Popular histories of science and culture attribute development to heroic individuals, but innovations – from the theory of gravitation to the pop music of the 1960s – depend more on emergent knowledge than particular people. Between 1660 and 1690, calculus was a discovery waiting to be made. Two scholars – Newton in Cambridge, Gottfried Leibniz in Paris – working largely independently, saw further than their contemporaries. But to do so, they stood on the shoulders of the giants who preceded them.
Television was about to be invented in 1920 as calculus was about to be invented in 1660. I was taught that the first to see further was John Logie Baird. Baird displayed flickering images on a screen in Selfridges, a London department store, but his device did not work very well and successful innovators climbed on other shoulders.
The truth that innovators stand on the shoulders of giants is illustrated by the history of the aphorism itself. Newton did not originate the thought or its expression. History attributes the words to him, not because he was the first person to say it, but because he was the most famous to say it.
The American sociologist, Robert Merton, devoted a 250-page book to the origins of those 14 words. Merton traces the observation to the Latin scholar, Didacus Stella, 15 centuries earlier. But although Didacus used almost identical words – pygmies on the shoulders of giants – his meaning is altogether different.
A stronger claim to priority can be given to Bernard of Chartres, who not only said more or less what Newton said, but illustrated the aphorism in the great stained glass windows of Chartres cathedral, where Matthew, John, Mark and Luke stand on the shoulders of Isaiah, Ezekiel, Daniel and Jeremiah.

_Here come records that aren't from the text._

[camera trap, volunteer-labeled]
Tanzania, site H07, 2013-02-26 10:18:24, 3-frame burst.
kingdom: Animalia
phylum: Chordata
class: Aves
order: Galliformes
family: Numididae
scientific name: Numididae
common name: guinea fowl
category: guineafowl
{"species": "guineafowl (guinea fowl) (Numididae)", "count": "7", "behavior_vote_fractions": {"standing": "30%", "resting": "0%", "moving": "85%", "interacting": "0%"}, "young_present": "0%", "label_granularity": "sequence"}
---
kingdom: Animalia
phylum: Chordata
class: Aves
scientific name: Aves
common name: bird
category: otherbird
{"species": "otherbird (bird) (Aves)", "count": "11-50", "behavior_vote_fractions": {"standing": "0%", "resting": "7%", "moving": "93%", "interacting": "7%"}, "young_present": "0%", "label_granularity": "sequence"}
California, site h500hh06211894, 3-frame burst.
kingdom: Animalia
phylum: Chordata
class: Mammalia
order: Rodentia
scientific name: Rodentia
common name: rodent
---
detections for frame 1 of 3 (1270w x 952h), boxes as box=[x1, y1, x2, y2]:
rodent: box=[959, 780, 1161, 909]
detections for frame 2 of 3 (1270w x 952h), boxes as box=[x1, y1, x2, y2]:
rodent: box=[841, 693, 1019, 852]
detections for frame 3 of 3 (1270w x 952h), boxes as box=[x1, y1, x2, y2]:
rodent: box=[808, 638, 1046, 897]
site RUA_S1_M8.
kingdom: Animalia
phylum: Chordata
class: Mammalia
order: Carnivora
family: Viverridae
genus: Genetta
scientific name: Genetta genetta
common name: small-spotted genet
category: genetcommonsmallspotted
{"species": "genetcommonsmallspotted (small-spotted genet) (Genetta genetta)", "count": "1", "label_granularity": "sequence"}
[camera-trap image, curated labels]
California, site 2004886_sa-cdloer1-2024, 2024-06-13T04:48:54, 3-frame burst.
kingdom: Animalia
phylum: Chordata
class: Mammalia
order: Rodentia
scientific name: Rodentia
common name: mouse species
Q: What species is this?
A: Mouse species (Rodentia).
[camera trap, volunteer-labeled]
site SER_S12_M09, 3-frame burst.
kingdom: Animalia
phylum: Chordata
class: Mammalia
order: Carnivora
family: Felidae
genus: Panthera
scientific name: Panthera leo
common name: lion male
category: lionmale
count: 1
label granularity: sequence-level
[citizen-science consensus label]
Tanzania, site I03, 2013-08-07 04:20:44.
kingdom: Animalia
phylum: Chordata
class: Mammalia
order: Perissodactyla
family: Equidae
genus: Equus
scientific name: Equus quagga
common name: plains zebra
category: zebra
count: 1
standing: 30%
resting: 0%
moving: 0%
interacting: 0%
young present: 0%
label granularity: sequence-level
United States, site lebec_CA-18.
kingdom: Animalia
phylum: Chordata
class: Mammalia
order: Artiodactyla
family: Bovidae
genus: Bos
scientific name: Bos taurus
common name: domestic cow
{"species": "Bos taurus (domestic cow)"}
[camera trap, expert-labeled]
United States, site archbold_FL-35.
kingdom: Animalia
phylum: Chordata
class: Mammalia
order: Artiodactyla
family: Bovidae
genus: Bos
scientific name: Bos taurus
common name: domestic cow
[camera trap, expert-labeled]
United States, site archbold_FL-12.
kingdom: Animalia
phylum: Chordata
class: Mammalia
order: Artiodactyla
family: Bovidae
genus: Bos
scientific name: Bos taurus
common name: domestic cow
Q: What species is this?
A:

If copyright existed on the phrase “on the shoulders of giants”, it is not at all clear to whom a court would award it. Because all discovery and creative work is derivative, claims to originality usually rest on narrow technical grounds. The exact form, rather than the substantive content, of the invention, the programme, the lyric or the plot matters. Windows is protected, the concept of a graphical user interface is not.
In any area where the law is complex and uncertain, public policy favours the well resourced. Newton’s power and fame meant history gave him priority, not only for the phrase “on the shoulders of giants”, but for the invention of calculus. Newton’s claim was determined by a committee of the Royal Society, Britain’s national academy of sciences, but Newton was not only president of the society but the anonymous author of part of the report.
In the invention of television, also, the big battalions would triumph. The US courts eventually upheld the patents of Philo T. Farnsworth, an Ohio entrepreneur. It benefited Farnsworth little. His finances had been wrecked by litigation with the Radio Corporation of America, whose then-chief executive proclaimed that “we don’t pay royalties, we receive them”. Farnsworth sold his rights to RCA for a nominal sum.
If men of genius such as Newton stand on the shoulders of giants, how much more limited are the claims to originality of the promoters of pop artists, the publishers of pulp fiction and the designers of car doors and toner cartridges. Historically, intellectual property has played only a minor role in the promotion of scientific innovation or creative effort. As Andrew Gowers, former editor of the FT, prepares his final report on intellectual property in Britain, the task of intellectual property reform is to strike a balance between the interests of giants and the interests of the new generation of giants who stand on their shoulders.